Give One, Get One (10–20 minutes)
Geven en nemen (10–20 minuten)
Steps
Stappen
-
Kies een onderwerp voor de groep (bijvoorbeeld familie, sport of voedsel).
-
Noteer in een of twee minuten zoveel mogelijk woorden als je kunt over het onderwerp.
-
Sta op en loop door het lokaal. Kies een partner.
-
Geef een woord uit je lijst aan je partner. Je partner geeft je een woord. Als het een nieuw woord is, voeg het dan toe aan je lijst.
-
Loop weer door het lokaal. Kies een nieuwe partner. Herhaal.
Example
Voorbeeld
Onderwerp: Familie
Partner A schrijft:
-
mom
-
dad
-
sister
-
brother
Partner B schrijft:
-
grandfather
-
grandmother
-
mother
-
father
-
aunt
-
uncle
-
A: What’s one word from your list?
-
B: Grandmother.
-
A: I don’t have that word. I’ll add it to my list.
-
B: What’s a word from your list?
-
A: Mom.
-
B: I have mother. I will write mom next to mother.
Beide leerlingen voegen de nieuwe woorden aan hun lijst toe.
Lijst van partner A:
-
mom
-
dad
-
sister
-
brother
-
grandmother
Lijst van partner B:
-
grandfather
-
grandmother
-
mother, mom
-
father
-
aunt
-
uncle
Notes
Noten
-
Dit is een goede manier om nieuwe woorden te leren of te oefenen die niet in de les voorkomen.
-
Als je virtueel bijeenkomt, laat dan iedereen één woord uit hun lijst aan de hele groep vertellen in plaats van in tweetallen te werken.

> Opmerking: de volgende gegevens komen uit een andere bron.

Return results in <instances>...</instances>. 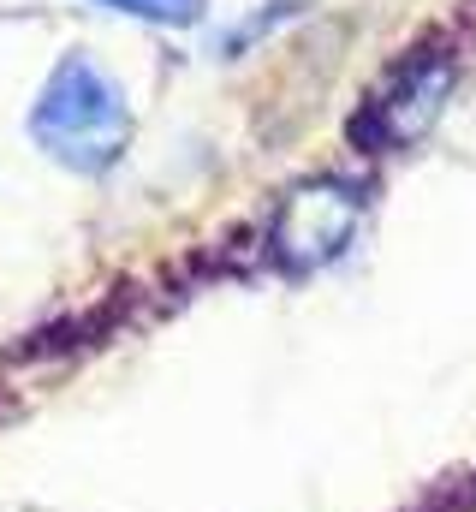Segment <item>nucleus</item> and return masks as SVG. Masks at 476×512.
<instances>
[{
	"mask_svg": "<svg viewBox=\"0 0 476 512\" xmlns=\"http://www.w3.org/2000/svg\"><path fill=\"white\" fill-rule=\"evenodd\" d=\"M453 60L447 54H435V48H423L417 60H405L375 96H369V108L357 114V143L363 149H399V143H411V137H423V131L435 126V114L447 108V96H453Z\"/></svg>",
	"mask_w": 476,
	"mask_h": 512,
	"instance_id": "3",
	"label": "nucleus"
},
{
	"mask_svg": "<svg viewBox=\"0 0 476 512\" xmlns=\"http://www.w3.org/2000/svg\"><path fill=\"white\" fill-rule=\"evenodd\" d=\"M363 191L346 179H304L280 197L268 221V251L286 274H316L357 239Z\"/></svg>",
	"mask_w": 476,
	"mask_h": 512,
	"instance_id": "2",
	"label": "nucleus"
},
{
	"mask_svg": "<svg viewBox=\"0 0 476 512\" xmlns=\"http://www.w3.org/2000/svg\"><path fill=\"white\" fill-rule=\"evenodd\" d=\"M96 6H114L125 18H143V24H167V30H185L209 12V0H96Z\"/></svg>",
	"mask_w": 476,
	"mask_h": 512,
	"instance_id": "4",
	"label": "nucleus"
},
{
	"mask_svg": "<svg viewBox=\"0 0 476 512\" xmlns=\"http://www.w3.org/2000/svg\"><path fill=\"white\" fill-rule=\"evenodd\" d=\"M30 137L66 173H108L131 143V102L90 54H60L30 108Z\"/></svg>",
	"mask_w": 476,
	"mask_h": 512,
	"instance_id": "1",
	"label": "nucleus"
}]
</instances>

Speculation (15–20 minutes)
Speculatie (15–20 minuten)
Steps
Stappen
-
Denk aan een werkwoord.
-
Zeg het werkwoord hardop.
-
Gebruik het werkwoord om een echte zin over een andere leerling te maken. Zeg: ‘I think that you …’ om de zin te beginnen.
-
De andere leerling zegt of jouw uitspraak waar is of niet.
-
Als die waar is, krijg je een punt. Als die niet waar is, krijg je geen punt.
-
De eerste leerling die vijf punten heeft, is de winnaar!
-
Doe zo’n 10 tot 20 rondes. Verander het werkwoord voor elk werkwoord.
Example
Voorbeeld
Leerling A (tegen leerling B): The verb is like. I think that you like chocolate.
Leerling B: That’s true! (Leerling A krijgt een punt.)
Leerling B (tegen leerling C): I think that you like to play basketball.
Leerling C: That’s not true! (Leerling B krijgt een punt.)
Notes
Noten
-
Vorm groepjes van drie tot vijf personen.
-
Speel zo’n 10 tot 20 rondes. Je hebt voor elke ronde een werkwoord nodig. Noem om de beurt een nieuw werkwoord om een ronde te beginnen.
Two Truths and One Lie (10–15 minutes)
Twee waarheden en een leugen (10–15 minuten)
Steps
Stappen
-
Bedenk twee dingen over jezelf die waar zijn. Bedenk ook iets dat niet waar is. Probeer woorden en zinnetjes uit een les te gebruiken.
-
Lees je uitspraken aan de groep voor.
-
Jouw groepsleden stellen jou vragen om te raden welke uitspraak niet waar is. Beantwoord hun vragen.
Example
Voorbeeld
Groepslid 1: ‘I like pizza. I like French fries. I like chocolate. Which is not true?’
Andere groepsleden stellen vragen:
-
Q: What is your favorite kind of pizza?A: I like cheese pizza.Q: What is your favorite candy bar?A: I like chocolate and caramel.Q: Where do you like to get French fries?A: I don’t have a favorite place.
Andere groepsleden raden: ‘I think you don’t like French fries.’
Groepslid 1: ‘That’s right! I don’t like French fries.’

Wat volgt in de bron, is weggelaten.